Anti-intellectualism at its finest July 6, 2010 Karl W. Randolph 2 out of 49 found this review helpful
Like Elliot Katz, I haven't read the book either, but that interview ... well, if it is anything like the book, then is the book worth reading? The internal contradictions of the author are so sweeping that it left me amazed at the audacity of inconsistency.
He decries the descent into intellectual denial by the movement to trust one's feelings rather than critical thought, yet it has been the left, in academia as well as popular media, who have pushed the "feel, don't think" mantra (Luke Skywalker in Starwars, anyone? Lion King? Elasti-girl in The Incredibles? Etc.?). "How do you feel about that?" is more important than "What do you think about that?" His description of his visit to the Creationist Museum is a display of his biases without critical thought to back them up.

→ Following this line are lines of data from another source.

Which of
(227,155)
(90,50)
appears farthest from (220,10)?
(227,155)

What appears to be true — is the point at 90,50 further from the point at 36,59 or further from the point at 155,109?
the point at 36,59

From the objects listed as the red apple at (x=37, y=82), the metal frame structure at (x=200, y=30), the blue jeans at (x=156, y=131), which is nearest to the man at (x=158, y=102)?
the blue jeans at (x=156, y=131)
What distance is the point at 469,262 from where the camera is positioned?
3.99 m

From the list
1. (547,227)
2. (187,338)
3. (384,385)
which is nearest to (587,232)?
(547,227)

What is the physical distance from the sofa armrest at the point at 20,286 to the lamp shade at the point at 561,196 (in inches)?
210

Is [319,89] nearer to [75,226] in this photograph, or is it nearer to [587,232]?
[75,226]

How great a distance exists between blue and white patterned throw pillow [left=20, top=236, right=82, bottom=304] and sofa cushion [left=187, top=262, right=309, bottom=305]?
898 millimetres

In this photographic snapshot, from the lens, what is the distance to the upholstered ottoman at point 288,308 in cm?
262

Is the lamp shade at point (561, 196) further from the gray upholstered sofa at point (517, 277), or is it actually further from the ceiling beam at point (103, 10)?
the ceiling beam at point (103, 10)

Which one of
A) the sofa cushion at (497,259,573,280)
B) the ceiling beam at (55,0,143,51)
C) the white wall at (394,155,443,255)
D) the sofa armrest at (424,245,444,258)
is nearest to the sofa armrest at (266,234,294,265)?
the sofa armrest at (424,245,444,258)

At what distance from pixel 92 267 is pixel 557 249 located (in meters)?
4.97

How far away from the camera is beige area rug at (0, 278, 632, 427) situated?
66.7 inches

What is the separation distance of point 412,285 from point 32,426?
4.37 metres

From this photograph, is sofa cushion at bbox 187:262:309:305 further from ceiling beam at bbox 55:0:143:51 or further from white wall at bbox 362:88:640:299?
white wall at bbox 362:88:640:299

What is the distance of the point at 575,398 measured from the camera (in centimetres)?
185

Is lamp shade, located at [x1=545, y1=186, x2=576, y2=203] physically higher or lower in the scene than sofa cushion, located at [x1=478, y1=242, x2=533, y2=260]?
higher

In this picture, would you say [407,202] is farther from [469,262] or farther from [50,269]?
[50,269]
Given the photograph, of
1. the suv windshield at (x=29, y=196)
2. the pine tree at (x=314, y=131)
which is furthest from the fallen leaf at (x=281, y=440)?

His description of the killing of Terry Schiavo (she was killed just as assuredly as if she had been shot, or put in a gas chamber) shows intellectual laziness that he has not come to grips with the intellectual understanding that this was state sponsored murder, no different than what the Nazis did. It would have been more humane that if she were to be killed, to have done so by one of the above methods, or a lethal injection, than by the slow suffering of hunger and thirst that was used. But they couldn't do that, because the parallels would have been too obvious. That Mr. Pierce has not bothered to understand the logical premises on which people have come to the conclusion that this was state sponsored murder, shows that he is a perfect example of that which he decries.
The interview exudes the smug superiority complex that if one believes as the author, then he is an intellectual: if he disagrees, then he is an unthinking idiot. That is anti-intellectualism at its finest. That interview is a good argument not to read the book, an argument backed up in spades by many of the reviews. But unlike the reviews, those are the author's own words considering the subject of the book, which make them a better argument not to waste my time reading the book.